I have, but not for ages, not since I was a tiny idiot.
Back then I wasn’t good at much. For example I couldn’t do interesting talking, or walking far, or eating spinach. Now I can do all three of those things. Not at the same time, though: you’re not supposed to talk with your mouth full. But back then I couldn’t even do one of those things properly and it was very annoying which is sometimes called frustrating.

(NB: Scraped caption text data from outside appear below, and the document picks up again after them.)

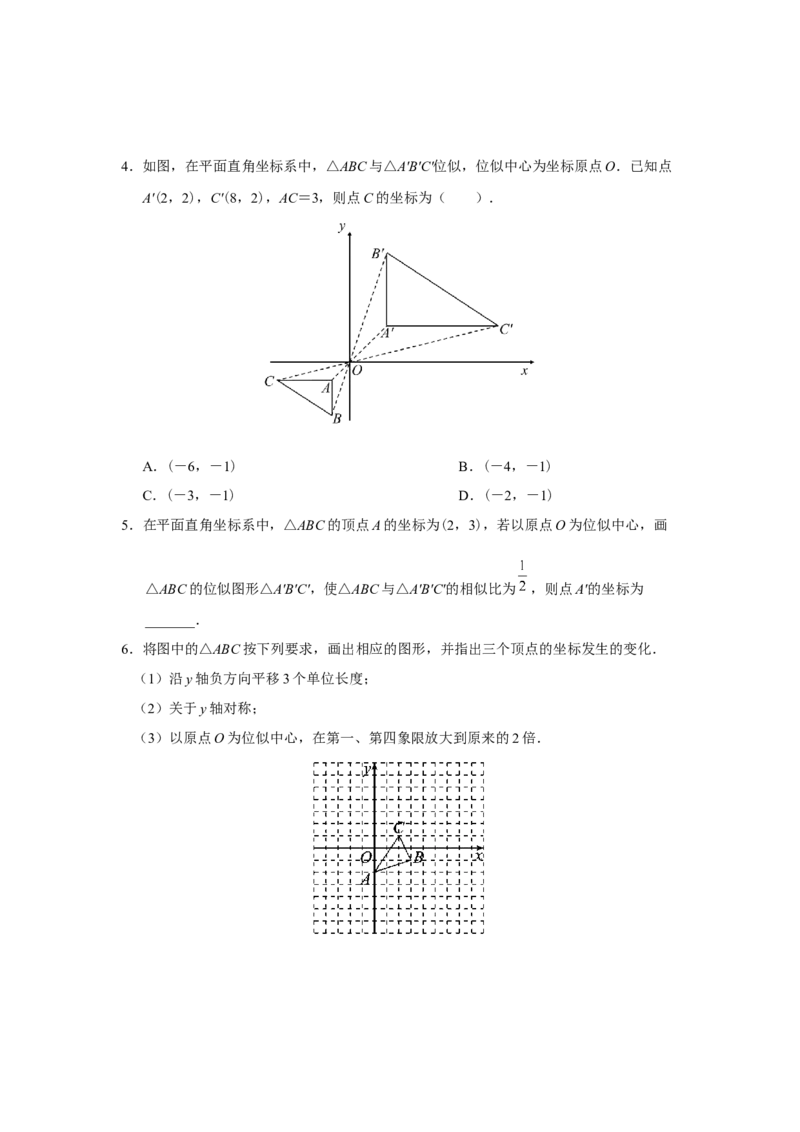 27.3[练习&middot;基础巩固]位似（第2课时）_初中数学人教版_9下-初中数学人教版_01课件+教案（配套）_课件+教案+分层作业（2024）_分层作业_27.3位似（第2课时）（分层作业）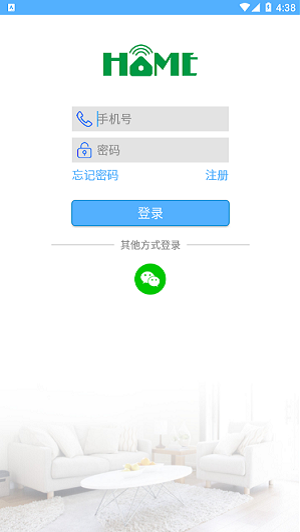 蓝莓智家app1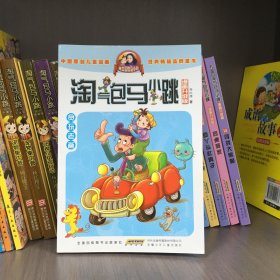 淘气包马小跳（漫画升级版）：贪玩老爸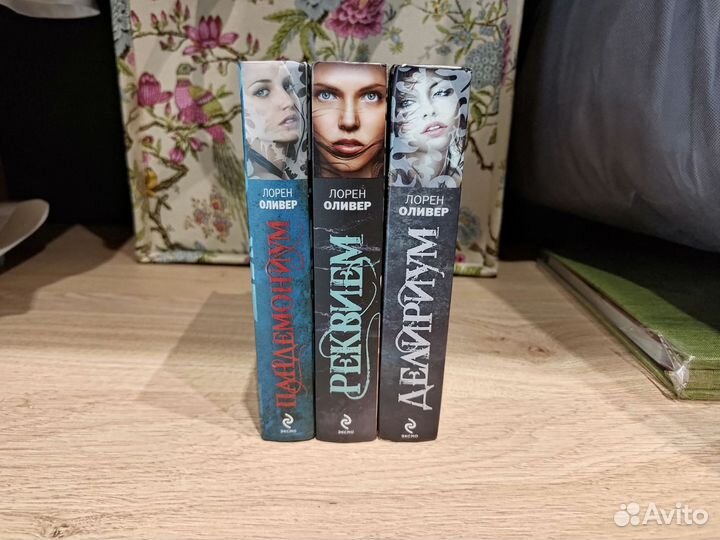 Лорен Оливер трилогия Делириум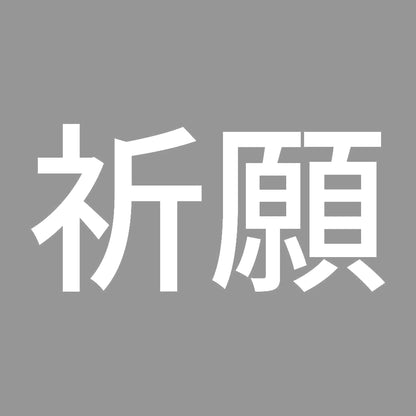 祈願 (A) 7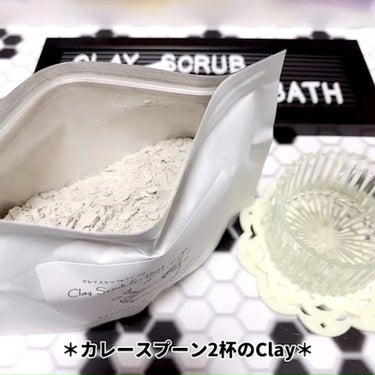 Clay Scrub＆Bath/グリーペルル/ボディスクラブの動画クチコミ1つ目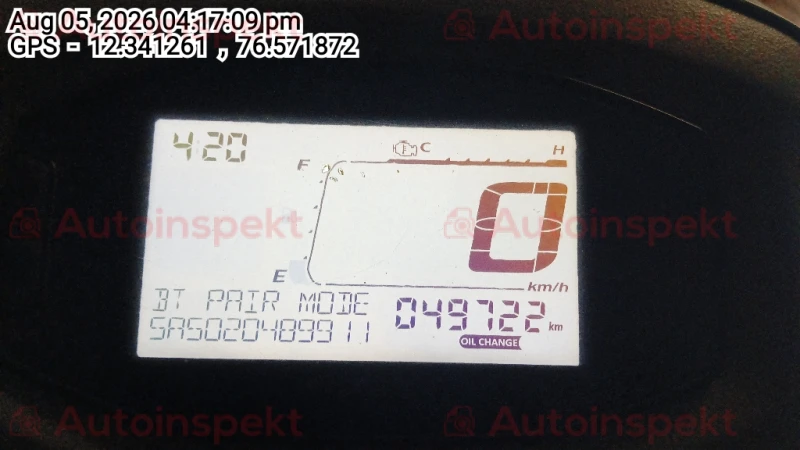 odometer_reading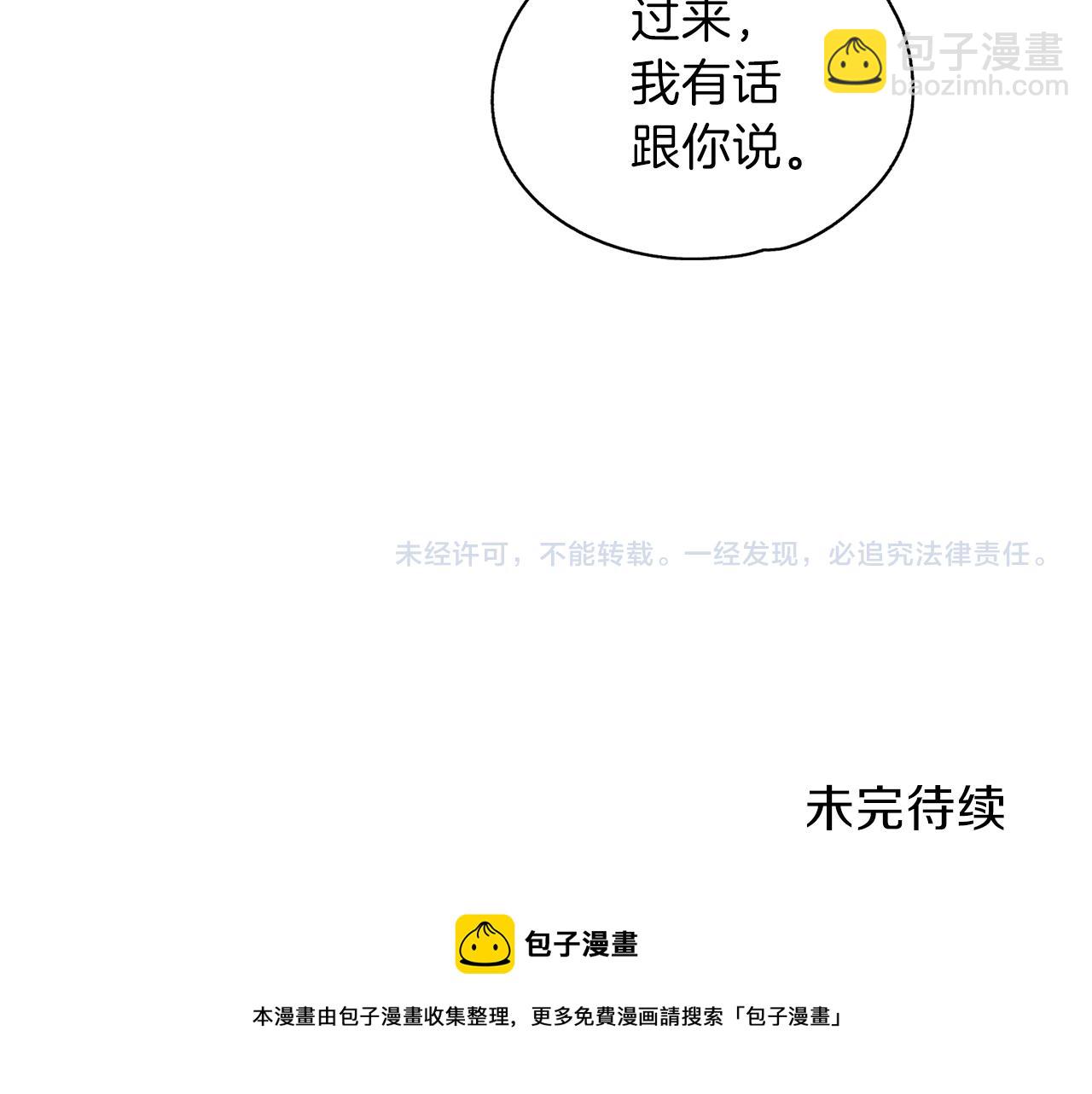 養大被吃掉 - 第21話 詛咒解除(3/3) - 2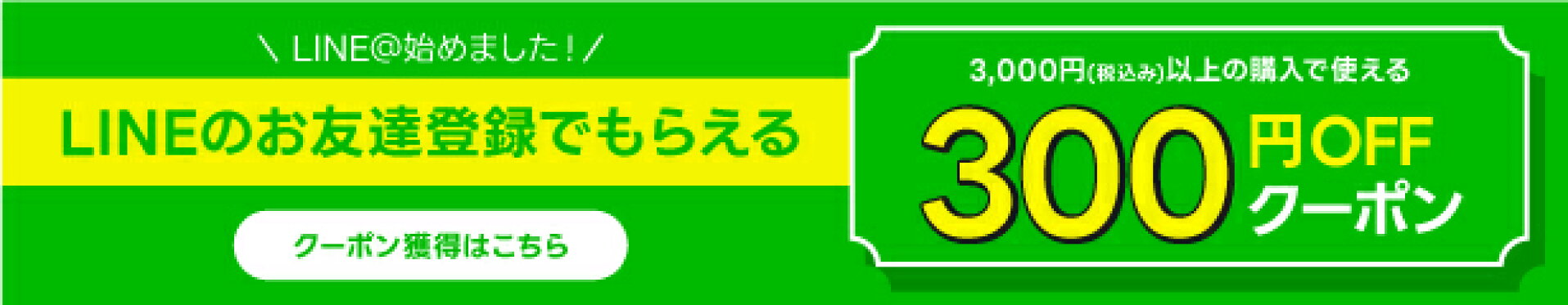 LINE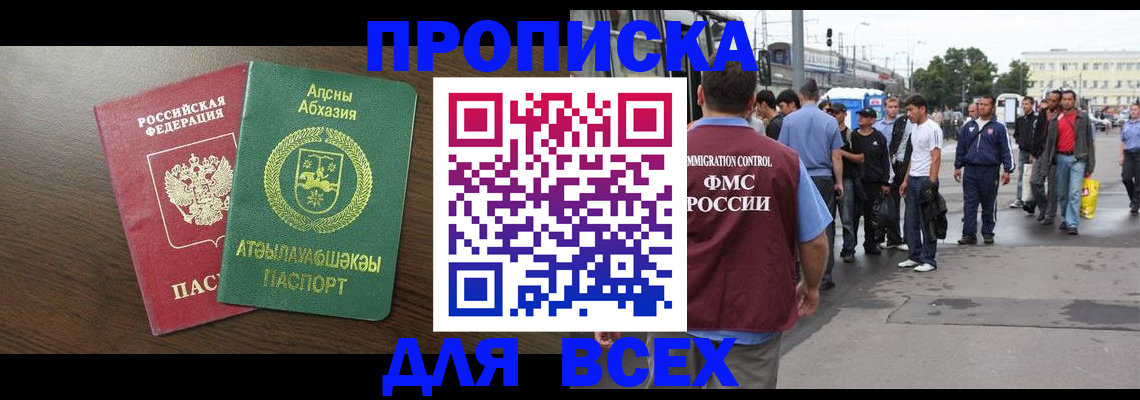 временная прописка в Воскресенске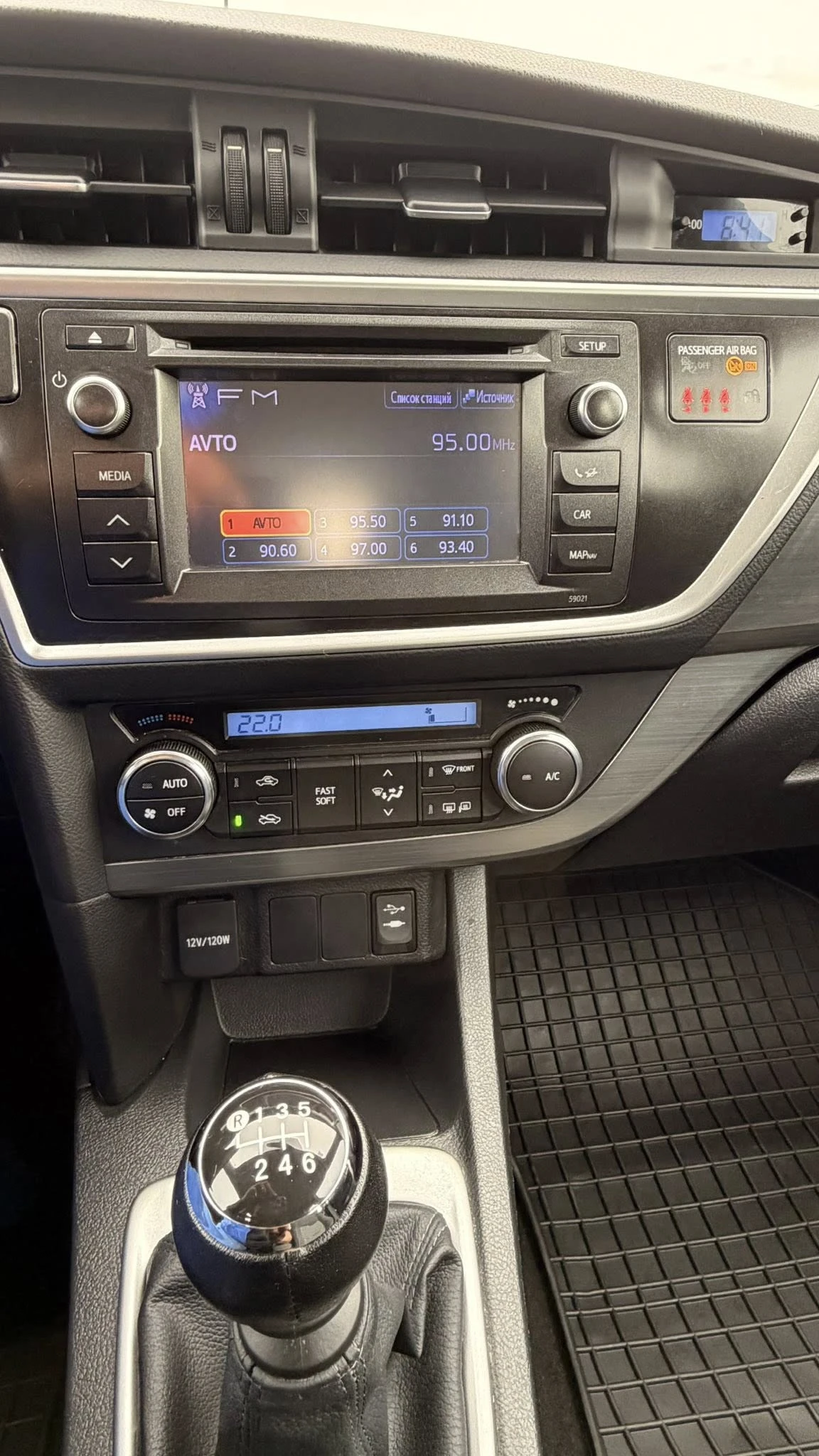 Toyota Auris 1.6 бензин ЕВРО5, снимка 14 - Автомобили и джипове - 54458829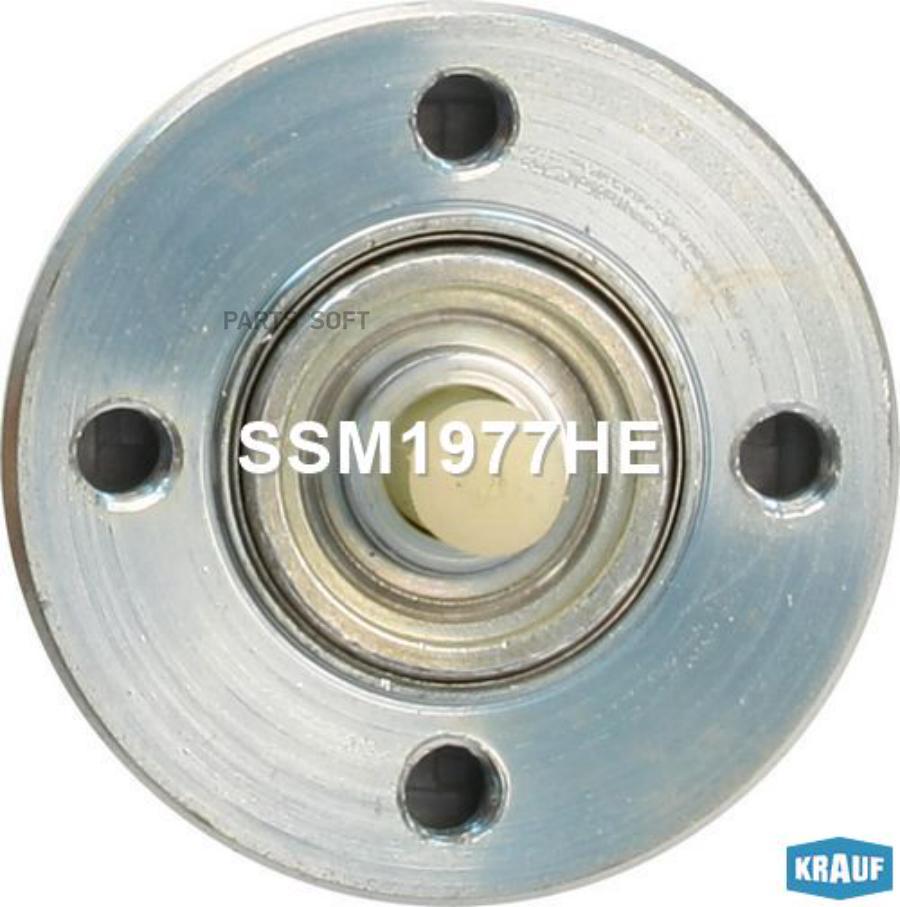 

KRAUF Втягивающее реле KRAUF SSM1977HE
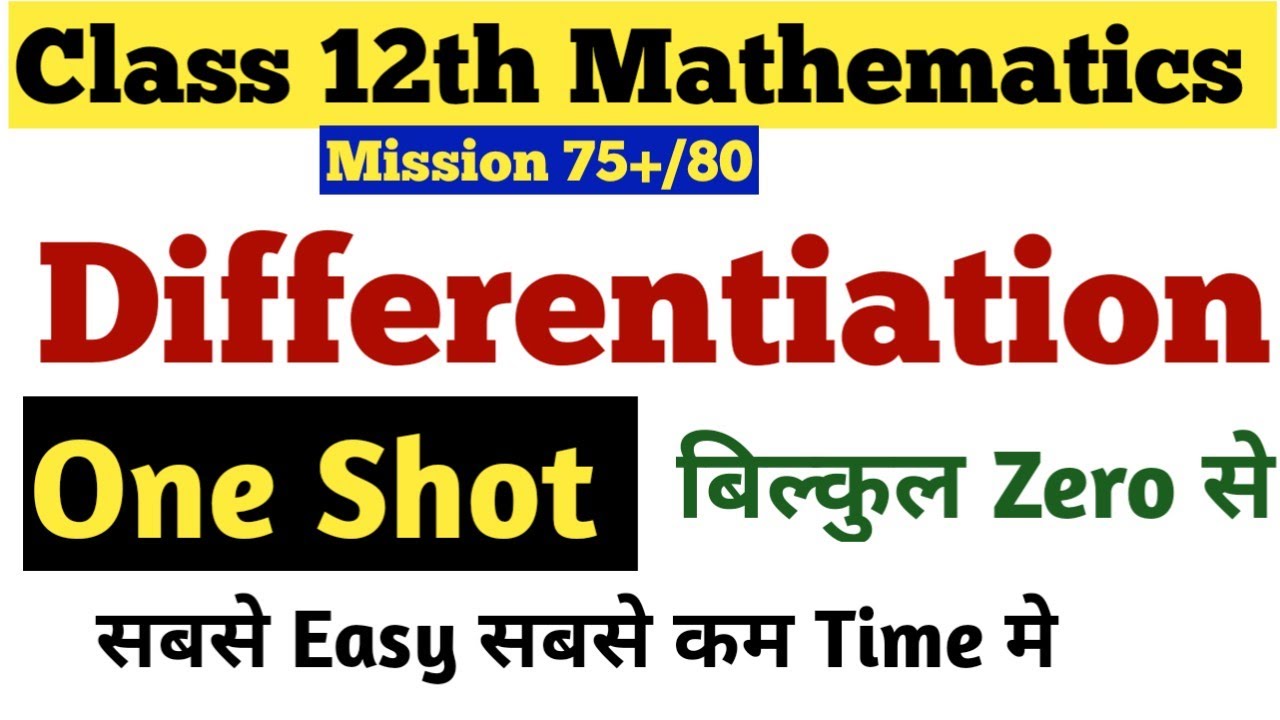 Class 12th Mathematics || Differentiation || One Shot 🎯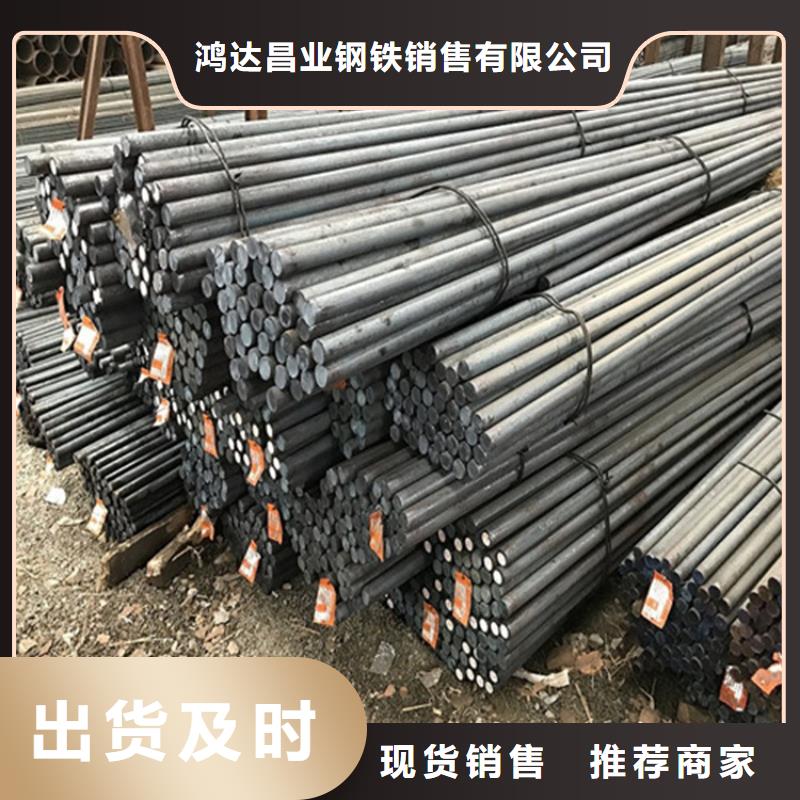 50個厚NM450耐磨鋼板激光定制訂制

If you frustrate a leopard by treading on its territory it may attack you using one of two antics: it may whack you with its claws or chew on you with its very sharp bite. I did biting. It’s allowed in the animal kingdom but not in preschool. If you do it there they call your Dad and he has to come and take you home and shout –WHY OH WHY CAN’T YOU JUST GET IT INTO YOUR TINY MIND: BITING IS BAD, NOT ALLOWED, WRONG!
So I stopped it.
But shall I tell you something interesting? Okay, it’s this: although I stopped biting people I still quite often wanted to bite people because the biting feeling itself didn’t go away. It still hasn’t. When Simon came to my house and tensionally undid my Lego stealth bomber I was extremely frustrating and could easily have bitten him.
I didn’t, though, because I’m six.
One of the other things I’m good at now that I’m six is looking at a person and saying what kind of animal they would be. Mum is prairie dog because she is tireless and they can lope across the African plain for days. Dad is more like a leopard. He has a lot of different growls, can sleep up a tree if he has to, and although he’s never bitten me he does have sharp claws.
Stand back! Be careful! Don’t do frustrating him!
I’ve drawn a leopard. They cannot change their spots.